Tasks to perform
1: List every distinct username that posts in the forum thread.
2: Please duplicate the part of the forum thread starting with "Hmm, I know" and going on through "eating, drinking, etc).".

Text excerpt

►

# Snuffling?



## LuckyLucky (Nov 4, 2013)

Lately, whenever we take Lucky out, he starts making these snuffling noises and bites and pulls on the blanket we always place him on. Any idea what he's doing?


----------



## DesireeM81 (Jun 14, 2014)

Sounds like anointing maybe. Did you change laundry detergent, fabric softener, a new perfume?


----------



## LuckyLucky (Nov 4, 2013)

Well, he doesn't lick his quills whenever he anoints though. He acts sorta like he is hungry because he keeps biting and tugging the blanket


----------



## DesireeM81 (Jun 14, 2014)

Hmm, I know my girl bites and licks my arm pit area. I think she likes the deodorant smell. She never anoints with it though either. (I try to catch her before she does it. I have no idea whats in the deodorant and it might be harmful to her)

I think it might be close to the same behavior as anointing without the licking and spreading saliva. Maybe? :lol: 

Does he seem upset or any other negative emotions? Or is he just curious and playful?


----------



## lilsurfergrlsp (Dec 13, 2013)

I'm pretty sure that's normal behavior, unless he's making any negative noises are movements (acting hurt, etc), or it's followed by other abnormal behavior (not eating, drinking, etc). 

My girl does the same thing with the cozy tunnel that I bought her; she loves to burrow and dig everything, so she often burrows in that. Almost every time she's in it, I hear her "snuffle" around, and then she bites and tugs at the fleece inside the tunnel. Sometimes I can't get her to let go! She holds on very tight, then drags the tunnel around her playpen and cage.

◄

Dataset rows:
►

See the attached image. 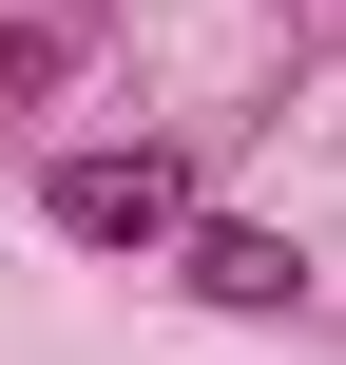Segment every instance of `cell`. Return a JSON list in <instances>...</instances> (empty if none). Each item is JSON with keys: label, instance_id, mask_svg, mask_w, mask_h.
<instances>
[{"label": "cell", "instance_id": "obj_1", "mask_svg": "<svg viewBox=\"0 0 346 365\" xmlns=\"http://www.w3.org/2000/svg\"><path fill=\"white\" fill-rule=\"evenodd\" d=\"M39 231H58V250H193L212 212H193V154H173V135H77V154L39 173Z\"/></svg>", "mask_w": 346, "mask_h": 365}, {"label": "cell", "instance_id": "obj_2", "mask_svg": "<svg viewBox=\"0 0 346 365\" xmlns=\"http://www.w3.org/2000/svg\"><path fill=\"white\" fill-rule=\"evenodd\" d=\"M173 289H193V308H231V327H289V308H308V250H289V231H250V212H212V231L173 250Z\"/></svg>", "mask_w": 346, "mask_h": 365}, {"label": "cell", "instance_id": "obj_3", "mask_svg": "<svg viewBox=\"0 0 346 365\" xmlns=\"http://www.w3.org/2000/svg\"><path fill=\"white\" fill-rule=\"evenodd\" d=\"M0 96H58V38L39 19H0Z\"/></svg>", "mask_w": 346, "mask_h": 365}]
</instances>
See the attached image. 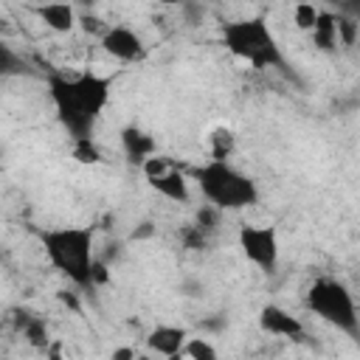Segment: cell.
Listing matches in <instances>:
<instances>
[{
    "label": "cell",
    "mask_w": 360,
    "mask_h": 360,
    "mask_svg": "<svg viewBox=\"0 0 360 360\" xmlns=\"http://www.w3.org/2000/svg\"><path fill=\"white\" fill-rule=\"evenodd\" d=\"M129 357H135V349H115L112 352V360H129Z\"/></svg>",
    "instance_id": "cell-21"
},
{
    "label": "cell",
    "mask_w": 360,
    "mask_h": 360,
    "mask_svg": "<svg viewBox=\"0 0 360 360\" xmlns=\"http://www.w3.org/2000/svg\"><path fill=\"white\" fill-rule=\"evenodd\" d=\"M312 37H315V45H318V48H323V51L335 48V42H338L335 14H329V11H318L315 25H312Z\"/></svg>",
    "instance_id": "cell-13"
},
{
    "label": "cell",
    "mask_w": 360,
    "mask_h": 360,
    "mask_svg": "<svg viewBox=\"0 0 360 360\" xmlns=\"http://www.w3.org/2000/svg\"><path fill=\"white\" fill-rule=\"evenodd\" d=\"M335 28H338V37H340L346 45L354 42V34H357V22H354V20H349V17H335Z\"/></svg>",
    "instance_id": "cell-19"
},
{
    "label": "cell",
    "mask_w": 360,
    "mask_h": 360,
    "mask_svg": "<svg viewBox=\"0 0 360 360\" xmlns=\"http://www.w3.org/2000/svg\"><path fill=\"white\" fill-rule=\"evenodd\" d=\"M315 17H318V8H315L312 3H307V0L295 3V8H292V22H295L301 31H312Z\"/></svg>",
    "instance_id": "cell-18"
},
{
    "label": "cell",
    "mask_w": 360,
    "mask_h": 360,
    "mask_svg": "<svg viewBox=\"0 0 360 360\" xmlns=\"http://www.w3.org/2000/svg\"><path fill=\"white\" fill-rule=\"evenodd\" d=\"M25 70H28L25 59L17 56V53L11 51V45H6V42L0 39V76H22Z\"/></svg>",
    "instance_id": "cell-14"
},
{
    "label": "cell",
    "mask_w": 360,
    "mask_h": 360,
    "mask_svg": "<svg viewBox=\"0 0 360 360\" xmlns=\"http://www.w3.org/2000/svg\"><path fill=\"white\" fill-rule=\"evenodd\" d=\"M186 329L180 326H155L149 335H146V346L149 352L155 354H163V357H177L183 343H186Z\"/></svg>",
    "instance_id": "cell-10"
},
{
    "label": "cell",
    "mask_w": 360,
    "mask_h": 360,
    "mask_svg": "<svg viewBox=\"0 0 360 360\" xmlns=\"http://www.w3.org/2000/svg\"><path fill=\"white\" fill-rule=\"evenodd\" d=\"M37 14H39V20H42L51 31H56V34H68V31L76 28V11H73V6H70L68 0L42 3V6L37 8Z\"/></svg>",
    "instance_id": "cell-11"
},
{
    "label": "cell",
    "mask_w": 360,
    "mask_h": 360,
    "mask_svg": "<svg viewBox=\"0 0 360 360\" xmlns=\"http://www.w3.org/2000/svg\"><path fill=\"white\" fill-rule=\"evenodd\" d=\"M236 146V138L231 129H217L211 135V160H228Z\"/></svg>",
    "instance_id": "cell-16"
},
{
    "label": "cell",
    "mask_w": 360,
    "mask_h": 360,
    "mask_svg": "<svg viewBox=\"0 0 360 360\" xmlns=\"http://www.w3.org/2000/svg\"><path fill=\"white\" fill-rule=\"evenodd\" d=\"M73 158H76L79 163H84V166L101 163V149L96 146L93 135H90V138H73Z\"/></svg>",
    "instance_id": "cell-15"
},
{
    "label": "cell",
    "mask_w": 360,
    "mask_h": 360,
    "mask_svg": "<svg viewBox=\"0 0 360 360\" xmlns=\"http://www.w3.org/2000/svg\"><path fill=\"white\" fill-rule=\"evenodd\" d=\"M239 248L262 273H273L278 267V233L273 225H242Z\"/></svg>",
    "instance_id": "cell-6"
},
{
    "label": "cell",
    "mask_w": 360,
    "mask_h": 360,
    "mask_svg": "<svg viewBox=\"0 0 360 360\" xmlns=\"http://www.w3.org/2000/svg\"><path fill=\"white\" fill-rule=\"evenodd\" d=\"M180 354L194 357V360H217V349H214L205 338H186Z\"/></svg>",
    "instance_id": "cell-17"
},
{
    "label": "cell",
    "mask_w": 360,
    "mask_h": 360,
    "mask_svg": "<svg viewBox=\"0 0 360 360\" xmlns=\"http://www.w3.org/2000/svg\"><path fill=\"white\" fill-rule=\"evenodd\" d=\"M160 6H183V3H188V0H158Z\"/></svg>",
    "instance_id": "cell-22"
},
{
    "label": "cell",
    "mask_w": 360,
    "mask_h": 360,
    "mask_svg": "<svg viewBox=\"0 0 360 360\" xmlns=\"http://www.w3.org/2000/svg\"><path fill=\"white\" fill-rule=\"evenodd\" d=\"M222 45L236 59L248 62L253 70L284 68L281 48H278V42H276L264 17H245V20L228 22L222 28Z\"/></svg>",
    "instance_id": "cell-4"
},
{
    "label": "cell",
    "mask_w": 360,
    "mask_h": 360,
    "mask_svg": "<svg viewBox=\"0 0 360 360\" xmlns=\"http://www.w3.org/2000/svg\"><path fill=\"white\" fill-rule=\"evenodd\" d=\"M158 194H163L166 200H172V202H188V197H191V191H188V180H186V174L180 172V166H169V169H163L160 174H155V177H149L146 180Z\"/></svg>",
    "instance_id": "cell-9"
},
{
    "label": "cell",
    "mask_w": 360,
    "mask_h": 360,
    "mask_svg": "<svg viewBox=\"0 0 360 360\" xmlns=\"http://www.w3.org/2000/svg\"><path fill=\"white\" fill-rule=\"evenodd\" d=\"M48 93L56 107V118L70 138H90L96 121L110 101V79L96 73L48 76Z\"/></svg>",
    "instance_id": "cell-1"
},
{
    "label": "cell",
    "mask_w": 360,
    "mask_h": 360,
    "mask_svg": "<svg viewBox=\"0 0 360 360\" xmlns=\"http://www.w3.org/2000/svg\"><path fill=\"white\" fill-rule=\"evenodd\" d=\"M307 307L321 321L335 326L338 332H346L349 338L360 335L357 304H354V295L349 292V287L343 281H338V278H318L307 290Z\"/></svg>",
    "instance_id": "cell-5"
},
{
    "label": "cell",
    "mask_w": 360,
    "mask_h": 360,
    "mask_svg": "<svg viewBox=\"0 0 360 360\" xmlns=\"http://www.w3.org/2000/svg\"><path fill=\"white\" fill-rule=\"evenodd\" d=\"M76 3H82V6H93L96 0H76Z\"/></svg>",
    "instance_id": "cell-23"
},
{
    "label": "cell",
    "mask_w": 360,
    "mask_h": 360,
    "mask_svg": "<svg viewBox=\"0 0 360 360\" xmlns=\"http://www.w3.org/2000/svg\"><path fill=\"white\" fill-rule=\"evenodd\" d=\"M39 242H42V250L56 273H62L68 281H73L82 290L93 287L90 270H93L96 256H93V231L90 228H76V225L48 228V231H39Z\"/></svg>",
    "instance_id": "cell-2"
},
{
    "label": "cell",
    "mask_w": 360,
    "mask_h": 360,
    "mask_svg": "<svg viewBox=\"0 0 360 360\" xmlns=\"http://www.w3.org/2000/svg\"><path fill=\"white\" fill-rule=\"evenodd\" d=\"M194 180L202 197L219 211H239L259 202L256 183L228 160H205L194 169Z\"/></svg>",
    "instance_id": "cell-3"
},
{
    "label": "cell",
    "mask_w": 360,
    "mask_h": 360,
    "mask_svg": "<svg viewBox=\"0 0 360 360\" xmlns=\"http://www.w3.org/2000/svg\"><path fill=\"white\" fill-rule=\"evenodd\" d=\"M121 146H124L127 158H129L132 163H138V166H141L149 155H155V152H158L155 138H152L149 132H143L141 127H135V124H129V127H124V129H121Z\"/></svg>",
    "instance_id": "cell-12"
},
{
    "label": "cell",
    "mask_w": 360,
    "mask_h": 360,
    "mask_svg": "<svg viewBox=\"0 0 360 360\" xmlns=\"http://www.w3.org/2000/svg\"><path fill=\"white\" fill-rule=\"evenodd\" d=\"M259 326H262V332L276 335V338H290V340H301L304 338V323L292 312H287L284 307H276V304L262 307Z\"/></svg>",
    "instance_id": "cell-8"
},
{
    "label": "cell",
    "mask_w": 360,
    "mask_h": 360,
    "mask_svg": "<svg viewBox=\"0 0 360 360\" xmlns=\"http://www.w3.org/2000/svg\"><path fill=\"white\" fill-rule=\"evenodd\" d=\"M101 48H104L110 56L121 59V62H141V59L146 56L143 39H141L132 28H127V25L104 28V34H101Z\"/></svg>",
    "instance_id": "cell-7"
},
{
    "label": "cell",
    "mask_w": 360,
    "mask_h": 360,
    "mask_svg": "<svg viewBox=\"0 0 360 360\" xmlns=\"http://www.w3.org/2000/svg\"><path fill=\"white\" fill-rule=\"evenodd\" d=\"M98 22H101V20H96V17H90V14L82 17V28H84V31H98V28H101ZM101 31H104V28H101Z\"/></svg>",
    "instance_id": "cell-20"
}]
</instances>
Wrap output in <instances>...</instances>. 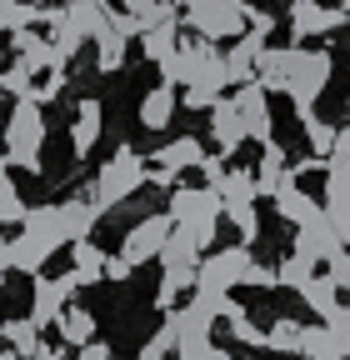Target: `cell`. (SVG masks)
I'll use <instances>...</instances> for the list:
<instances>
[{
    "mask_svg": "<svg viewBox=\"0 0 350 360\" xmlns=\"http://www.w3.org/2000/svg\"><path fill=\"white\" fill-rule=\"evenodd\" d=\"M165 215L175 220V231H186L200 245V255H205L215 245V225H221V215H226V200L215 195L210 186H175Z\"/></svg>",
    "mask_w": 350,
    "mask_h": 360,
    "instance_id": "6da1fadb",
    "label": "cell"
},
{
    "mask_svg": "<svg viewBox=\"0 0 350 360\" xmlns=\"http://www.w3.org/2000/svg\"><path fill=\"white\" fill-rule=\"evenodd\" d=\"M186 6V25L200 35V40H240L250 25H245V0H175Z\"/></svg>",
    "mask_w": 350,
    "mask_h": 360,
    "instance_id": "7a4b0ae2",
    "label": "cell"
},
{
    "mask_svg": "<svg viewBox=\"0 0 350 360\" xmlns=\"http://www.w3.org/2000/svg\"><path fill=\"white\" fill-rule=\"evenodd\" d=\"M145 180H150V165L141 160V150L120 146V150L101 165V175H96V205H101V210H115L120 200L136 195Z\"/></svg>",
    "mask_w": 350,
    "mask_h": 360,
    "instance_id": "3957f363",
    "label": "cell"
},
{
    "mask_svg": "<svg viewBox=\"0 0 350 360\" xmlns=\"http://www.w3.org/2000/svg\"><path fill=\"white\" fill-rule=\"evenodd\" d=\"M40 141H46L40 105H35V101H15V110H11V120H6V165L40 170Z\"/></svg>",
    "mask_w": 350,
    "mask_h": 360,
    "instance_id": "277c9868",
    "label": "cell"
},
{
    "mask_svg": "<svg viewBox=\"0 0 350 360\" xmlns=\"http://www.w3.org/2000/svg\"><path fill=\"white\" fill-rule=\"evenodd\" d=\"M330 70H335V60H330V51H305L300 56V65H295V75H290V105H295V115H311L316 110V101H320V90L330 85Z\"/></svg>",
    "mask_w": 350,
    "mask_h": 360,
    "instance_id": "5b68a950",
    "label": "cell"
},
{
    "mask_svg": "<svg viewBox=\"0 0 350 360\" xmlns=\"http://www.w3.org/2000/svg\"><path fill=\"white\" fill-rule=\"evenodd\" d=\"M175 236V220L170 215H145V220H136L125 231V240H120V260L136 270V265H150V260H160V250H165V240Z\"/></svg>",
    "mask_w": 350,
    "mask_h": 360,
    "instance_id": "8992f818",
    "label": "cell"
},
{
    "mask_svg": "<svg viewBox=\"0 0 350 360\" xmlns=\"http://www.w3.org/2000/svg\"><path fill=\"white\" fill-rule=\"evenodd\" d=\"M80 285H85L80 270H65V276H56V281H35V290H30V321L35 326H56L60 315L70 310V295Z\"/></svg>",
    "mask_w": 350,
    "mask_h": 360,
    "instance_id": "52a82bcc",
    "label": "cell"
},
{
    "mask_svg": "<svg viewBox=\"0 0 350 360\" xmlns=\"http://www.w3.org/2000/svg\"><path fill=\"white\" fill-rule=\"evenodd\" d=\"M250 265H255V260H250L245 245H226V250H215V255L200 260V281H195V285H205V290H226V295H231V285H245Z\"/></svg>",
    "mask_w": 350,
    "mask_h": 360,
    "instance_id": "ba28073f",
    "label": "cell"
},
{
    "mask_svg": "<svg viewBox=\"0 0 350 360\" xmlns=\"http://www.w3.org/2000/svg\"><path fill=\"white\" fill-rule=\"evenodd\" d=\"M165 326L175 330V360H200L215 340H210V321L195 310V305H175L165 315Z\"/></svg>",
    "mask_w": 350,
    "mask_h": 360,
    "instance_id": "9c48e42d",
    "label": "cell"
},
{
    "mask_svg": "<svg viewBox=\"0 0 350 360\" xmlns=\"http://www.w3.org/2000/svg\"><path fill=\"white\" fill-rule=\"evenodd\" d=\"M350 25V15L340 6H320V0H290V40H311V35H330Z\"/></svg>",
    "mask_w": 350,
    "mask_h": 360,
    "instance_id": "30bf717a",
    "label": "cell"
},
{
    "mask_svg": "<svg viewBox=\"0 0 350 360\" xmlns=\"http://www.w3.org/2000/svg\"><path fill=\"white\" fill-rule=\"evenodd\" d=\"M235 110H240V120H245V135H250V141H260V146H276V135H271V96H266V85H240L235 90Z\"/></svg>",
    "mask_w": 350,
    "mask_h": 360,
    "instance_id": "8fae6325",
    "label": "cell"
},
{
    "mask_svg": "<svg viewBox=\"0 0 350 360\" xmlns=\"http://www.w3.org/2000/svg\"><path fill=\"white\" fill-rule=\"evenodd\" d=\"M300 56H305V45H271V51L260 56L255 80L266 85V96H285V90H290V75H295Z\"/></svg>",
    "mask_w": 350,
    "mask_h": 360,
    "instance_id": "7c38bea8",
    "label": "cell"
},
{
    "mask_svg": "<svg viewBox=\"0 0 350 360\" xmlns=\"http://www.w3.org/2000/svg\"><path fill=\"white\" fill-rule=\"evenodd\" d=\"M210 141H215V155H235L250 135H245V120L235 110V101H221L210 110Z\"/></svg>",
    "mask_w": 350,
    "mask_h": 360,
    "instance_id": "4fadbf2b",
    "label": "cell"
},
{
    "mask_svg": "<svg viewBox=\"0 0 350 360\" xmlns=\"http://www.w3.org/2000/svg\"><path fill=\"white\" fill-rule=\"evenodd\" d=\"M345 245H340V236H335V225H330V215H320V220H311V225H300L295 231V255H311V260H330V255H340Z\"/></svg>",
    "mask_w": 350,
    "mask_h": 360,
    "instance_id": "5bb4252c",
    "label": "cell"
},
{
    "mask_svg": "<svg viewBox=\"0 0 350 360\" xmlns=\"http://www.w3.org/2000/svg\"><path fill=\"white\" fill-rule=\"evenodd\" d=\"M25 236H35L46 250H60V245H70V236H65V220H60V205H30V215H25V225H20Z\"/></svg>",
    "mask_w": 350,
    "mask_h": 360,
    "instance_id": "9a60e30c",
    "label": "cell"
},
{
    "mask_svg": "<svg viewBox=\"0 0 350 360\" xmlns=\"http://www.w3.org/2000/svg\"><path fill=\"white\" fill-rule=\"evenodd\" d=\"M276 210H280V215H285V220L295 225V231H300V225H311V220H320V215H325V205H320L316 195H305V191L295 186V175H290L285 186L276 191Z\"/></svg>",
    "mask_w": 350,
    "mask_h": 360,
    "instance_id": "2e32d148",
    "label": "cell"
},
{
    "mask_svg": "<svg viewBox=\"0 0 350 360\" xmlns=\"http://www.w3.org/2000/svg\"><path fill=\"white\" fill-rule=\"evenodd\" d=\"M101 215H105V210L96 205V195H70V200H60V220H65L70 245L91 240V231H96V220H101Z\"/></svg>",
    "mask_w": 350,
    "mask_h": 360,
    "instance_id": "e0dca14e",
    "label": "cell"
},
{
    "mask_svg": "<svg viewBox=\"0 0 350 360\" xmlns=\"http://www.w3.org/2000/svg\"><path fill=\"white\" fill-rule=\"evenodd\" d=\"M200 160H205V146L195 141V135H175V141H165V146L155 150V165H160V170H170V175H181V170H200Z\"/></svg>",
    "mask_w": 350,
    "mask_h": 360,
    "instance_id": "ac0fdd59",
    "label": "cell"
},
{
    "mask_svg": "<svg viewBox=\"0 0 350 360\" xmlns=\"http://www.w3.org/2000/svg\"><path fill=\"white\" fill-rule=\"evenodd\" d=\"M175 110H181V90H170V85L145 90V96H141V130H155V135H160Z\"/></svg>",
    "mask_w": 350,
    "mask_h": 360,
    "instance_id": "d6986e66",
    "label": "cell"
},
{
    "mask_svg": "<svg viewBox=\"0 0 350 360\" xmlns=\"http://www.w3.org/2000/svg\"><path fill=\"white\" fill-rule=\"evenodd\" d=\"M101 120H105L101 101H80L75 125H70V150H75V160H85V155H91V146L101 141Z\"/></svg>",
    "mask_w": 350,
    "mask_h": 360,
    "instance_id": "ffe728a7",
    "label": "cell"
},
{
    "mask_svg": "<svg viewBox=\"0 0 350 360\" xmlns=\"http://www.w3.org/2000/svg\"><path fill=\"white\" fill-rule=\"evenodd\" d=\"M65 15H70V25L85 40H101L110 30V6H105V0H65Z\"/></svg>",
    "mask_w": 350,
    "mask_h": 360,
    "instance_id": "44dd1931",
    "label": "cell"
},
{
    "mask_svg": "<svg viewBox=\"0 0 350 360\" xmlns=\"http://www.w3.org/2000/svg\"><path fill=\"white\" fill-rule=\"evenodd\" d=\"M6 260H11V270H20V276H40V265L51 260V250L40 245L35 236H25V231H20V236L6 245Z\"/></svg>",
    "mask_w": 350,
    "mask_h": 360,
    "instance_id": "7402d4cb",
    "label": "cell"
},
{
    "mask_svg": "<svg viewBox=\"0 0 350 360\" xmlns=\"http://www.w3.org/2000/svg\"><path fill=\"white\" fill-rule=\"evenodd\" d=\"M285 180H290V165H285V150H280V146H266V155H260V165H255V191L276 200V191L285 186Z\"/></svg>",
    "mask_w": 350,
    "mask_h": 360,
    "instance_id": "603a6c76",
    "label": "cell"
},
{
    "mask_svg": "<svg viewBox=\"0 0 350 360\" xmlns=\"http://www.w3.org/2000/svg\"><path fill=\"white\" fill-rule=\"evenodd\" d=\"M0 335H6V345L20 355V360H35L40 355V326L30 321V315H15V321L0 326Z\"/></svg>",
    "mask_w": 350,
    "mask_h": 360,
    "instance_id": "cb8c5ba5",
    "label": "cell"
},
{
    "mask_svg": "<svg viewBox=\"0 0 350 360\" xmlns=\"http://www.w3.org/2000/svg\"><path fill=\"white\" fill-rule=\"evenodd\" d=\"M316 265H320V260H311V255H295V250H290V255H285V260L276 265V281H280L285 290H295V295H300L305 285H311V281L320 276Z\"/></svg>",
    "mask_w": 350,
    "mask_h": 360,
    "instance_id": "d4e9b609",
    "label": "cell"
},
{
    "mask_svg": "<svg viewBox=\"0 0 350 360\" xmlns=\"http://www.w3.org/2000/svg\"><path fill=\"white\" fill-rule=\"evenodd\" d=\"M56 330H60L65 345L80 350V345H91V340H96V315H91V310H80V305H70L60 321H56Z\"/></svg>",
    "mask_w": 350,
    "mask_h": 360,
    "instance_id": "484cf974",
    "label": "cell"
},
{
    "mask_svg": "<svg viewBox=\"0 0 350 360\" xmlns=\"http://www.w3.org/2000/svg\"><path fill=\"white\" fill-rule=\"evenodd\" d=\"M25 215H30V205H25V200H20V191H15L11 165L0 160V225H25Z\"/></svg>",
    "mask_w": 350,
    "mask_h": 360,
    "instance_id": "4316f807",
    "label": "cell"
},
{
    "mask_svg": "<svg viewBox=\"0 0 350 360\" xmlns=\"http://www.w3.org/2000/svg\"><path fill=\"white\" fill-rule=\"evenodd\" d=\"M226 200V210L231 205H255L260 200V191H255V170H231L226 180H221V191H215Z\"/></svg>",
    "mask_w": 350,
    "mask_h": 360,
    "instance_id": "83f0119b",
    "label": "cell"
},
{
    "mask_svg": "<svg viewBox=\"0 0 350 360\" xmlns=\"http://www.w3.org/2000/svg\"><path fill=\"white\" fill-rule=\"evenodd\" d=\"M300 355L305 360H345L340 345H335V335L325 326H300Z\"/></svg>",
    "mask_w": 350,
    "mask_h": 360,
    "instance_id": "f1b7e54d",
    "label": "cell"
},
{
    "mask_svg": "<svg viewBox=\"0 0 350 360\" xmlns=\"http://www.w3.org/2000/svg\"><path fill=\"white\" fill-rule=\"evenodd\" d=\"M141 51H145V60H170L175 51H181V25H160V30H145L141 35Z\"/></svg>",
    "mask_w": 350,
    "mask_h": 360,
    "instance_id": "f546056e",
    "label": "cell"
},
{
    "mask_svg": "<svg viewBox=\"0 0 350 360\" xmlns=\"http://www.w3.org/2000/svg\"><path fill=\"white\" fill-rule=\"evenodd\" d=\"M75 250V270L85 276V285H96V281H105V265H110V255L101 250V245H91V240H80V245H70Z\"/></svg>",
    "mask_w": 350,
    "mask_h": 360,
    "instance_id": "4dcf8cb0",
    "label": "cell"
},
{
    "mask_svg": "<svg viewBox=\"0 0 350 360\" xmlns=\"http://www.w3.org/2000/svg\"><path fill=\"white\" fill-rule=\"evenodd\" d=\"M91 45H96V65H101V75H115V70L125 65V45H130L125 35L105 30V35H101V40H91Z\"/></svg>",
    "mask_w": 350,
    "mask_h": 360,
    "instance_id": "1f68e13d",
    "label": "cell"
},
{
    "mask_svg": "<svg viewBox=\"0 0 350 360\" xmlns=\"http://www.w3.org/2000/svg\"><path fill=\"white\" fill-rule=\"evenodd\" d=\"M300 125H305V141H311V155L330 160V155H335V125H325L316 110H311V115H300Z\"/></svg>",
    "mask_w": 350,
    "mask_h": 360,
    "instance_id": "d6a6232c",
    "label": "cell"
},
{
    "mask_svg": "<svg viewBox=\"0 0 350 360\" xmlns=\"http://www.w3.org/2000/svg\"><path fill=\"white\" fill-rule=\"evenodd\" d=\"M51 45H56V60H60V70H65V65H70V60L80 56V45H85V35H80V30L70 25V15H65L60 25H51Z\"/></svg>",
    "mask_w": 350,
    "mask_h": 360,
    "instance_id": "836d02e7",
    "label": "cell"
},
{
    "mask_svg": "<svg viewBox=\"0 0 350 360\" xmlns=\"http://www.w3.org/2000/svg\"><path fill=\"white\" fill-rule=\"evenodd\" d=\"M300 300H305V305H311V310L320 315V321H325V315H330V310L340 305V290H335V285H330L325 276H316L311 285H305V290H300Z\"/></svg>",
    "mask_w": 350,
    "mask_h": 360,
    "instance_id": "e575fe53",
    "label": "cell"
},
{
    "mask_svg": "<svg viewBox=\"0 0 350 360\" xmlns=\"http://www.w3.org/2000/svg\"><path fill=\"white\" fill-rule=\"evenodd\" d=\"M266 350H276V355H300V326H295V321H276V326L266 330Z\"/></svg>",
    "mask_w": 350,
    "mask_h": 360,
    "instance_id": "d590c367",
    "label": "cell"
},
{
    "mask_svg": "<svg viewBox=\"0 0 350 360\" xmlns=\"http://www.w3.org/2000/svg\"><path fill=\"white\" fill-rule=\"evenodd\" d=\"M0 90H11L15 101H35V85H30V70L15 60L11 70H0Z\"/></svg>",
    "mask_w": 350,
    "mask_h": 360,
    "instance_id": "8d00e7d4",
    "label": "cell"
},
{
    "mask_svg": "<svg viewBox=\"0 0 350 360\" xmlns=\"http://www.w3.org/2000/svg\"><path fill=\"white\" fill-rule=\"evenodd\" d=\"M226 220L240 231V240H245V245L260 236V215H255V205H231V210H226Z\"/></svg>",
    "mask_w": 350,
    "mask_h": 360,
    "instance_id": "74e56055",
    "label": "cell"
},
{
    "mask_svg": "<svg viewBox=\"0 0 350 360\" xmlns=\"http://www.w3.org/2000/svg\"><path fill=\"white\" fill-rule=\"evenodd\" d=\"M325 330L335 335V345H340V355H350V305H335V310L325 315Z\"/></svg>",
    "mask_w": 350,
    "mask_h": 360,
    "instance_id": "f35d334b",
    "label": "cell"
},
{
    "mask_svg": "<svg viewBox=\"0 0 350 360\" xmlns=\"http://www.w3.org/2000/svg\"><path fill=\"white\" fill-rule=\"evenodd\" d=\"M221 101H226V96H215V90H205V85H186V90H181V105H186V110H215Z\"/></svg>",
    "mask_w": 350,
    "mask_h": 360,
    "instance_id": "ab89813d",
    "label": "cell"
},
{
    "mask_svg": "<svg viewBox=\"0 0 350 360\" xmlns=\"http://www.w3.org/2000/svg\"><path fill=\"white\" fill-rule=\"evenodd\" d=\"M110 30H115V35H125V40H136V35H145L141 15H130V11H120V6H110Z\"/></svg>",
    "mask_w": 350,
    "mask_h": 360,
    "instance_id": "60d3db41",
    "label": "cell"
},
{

◄

Task-by-task answers
1: LuckyLucky, DesireeM81, lilsurfergrlsp

2:
Hmm, I know my girl bites and licks my arm pit area. I think she likes the deodorant smell. She never anoints with it though either. (I try to catch her before she does it. I have no idea whats in the deodorant and it might be harmful to her)

I think it might be close to the same behavior as anointing without the licking and spreading saliva. Maybe? :lol: 

Does he seem upset or any other negative emotions? Or is he just curious and playful?


----------



## lilsurfergrlsp (Dec 13, 2013)

I'm pretty sure that's normal behavior, unless he's making any negative noises are movements (acting hurt, etc), or it's followed by other abnormal behavior (not eating, drinking, etc).